From what we know, Betty’s mother and even grand-mother and her siblings may have been brought from Africa in one of those horrible 6 to 10 weeks journeys in which upwards of half the enslaved cargo often perished.   Such may have occurred with the mother of Betty Hemings' mother, ... though the possibility exists that she died before being shipped or was sorted and sold to a buyer different from that of her daughter, daughters or sons if such existed.  Indeed, slave castles were referred to as "factories" by both Christian and Jewish slave trading firms wherein values were factored on the basis of weight, estimated age, sex including physical attributes, and market prices.  

We are inclined to believe Madison that Betty's mother was born in Africa and we estimate it was around 1720, ... and that she was likely a household servant to the Eppes family in Eppington.  We speculate that she was about 14 to 15 years of age, when she became pregnant with Betty born in 1735.  Yet, indicators are that her mother was likely the body servant of Martha Epps since teen-age years of both, and given as a customary wedding present by her owner, Francis Epps, upon marriage of Martha Epps to John Wayles.  We do not know if Betty & mother were considered to be dowry slaves.

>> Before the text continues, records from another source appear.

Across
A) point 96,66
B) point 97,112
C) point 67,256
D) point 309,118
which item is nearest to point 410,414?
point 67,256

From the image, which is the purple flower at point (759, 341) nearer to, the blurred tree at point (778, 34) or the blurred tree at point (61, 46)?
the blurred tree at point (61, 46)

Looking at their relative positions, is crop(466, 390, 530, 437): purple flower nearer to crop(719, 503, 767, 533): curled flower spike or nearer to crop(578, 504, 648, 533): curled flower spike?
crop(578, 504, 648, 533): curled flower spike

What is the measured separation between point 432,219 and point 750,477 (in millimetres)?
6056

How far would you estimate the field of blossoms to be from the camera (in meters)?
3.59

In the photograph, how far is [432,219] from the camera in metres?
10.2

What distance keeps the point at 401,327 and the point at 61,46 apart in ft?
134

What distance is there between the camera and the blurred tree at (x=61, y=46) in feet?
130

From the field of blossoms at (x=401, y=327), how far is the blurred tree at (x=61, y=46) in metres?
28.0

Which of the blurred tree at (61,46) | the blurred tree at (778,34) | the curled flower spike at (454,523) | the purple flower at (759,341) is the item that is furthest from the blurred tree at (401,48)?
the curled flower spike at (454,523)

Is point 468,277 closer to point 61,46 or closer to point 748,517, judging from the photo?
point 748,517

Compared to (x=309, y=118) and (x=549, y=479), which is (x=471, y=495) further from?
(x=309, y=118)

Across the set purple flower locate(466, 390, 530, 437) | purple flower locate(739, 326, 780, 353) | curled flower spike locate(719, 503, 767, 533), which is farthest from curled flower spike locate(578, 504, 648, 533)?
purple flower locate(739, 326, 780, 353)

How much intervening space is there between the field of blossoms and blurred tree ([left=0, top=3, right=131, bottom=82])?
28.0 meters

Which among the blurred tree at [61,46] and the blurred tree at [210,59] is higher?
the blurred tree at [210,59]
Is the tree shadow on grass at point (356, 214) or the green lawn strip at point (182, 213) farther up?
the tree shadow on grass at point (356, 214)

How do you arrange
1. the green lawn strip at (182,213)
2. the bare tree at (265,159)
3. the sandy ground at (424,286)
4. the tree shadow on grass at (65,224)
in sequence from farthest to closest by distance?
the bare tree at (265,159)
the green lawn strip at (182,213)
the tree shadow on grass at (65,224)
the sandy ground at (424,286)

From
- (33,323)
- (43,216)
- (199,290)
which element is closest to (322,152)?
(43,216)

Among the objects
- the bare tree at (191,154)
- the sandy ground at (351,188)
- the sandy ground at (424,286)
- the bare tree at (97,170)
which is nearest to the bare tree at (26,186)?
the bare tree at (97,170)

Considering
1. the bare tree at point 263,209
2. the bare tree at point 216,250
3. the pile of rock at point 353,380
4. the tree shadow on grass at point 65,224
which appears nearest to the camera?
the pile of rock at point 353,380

Both wife Martha and body servant became property of John Wayles that included Elizabeth (Betty) Hemings fathered by John or William Hemings.  But the truth about Elizabeth (Betty) Hemings, like her father, did not begin in America.  It began many generations before in "peculiar values" of human predators and bondage made holy by men in robes of sheep but in actions embraced as raving wolves.

The slave trade was not something that normally happened.  It was decidedly abnormal and evil behavior.  It could only have come into existence by virtue of theologies such as Aksumite priests making it acceptable, ... that of Romans who sought to kill spreading the body and spirit of Christ, and formed alliances in Africa to do so.  We urge viewers of this site to remember that long before slaves came from Africa to Jamestown, the evil practice and trade existed in Africa from east to west and north to south, ... killing, raiding and exploiting human beings for sale to peoples in other lands including: Semites, Greeks, Romans, Persians, Turks, Europeans and Americans.  No hands were clean or souls innocent.

We choose to first blame the now deceased Aksum Empire for its failure to initiate actions in the first through sixth centuries to spread the good news of Jesus throughout Africa.  And, instead the ruling culture depicted by Ethiopian Orthodox priest on left, ... apparently chose to gather and sell slaves and wild-life to the Roman Empire, and when the Moslem conquest came there were few, if any, cultures able to withstand the truths that killed, enslaved and isolated most millions of Africans to lives of degeneration, ... long before emergence of the slave trade that generated Elizabeth (Betty) Hemings.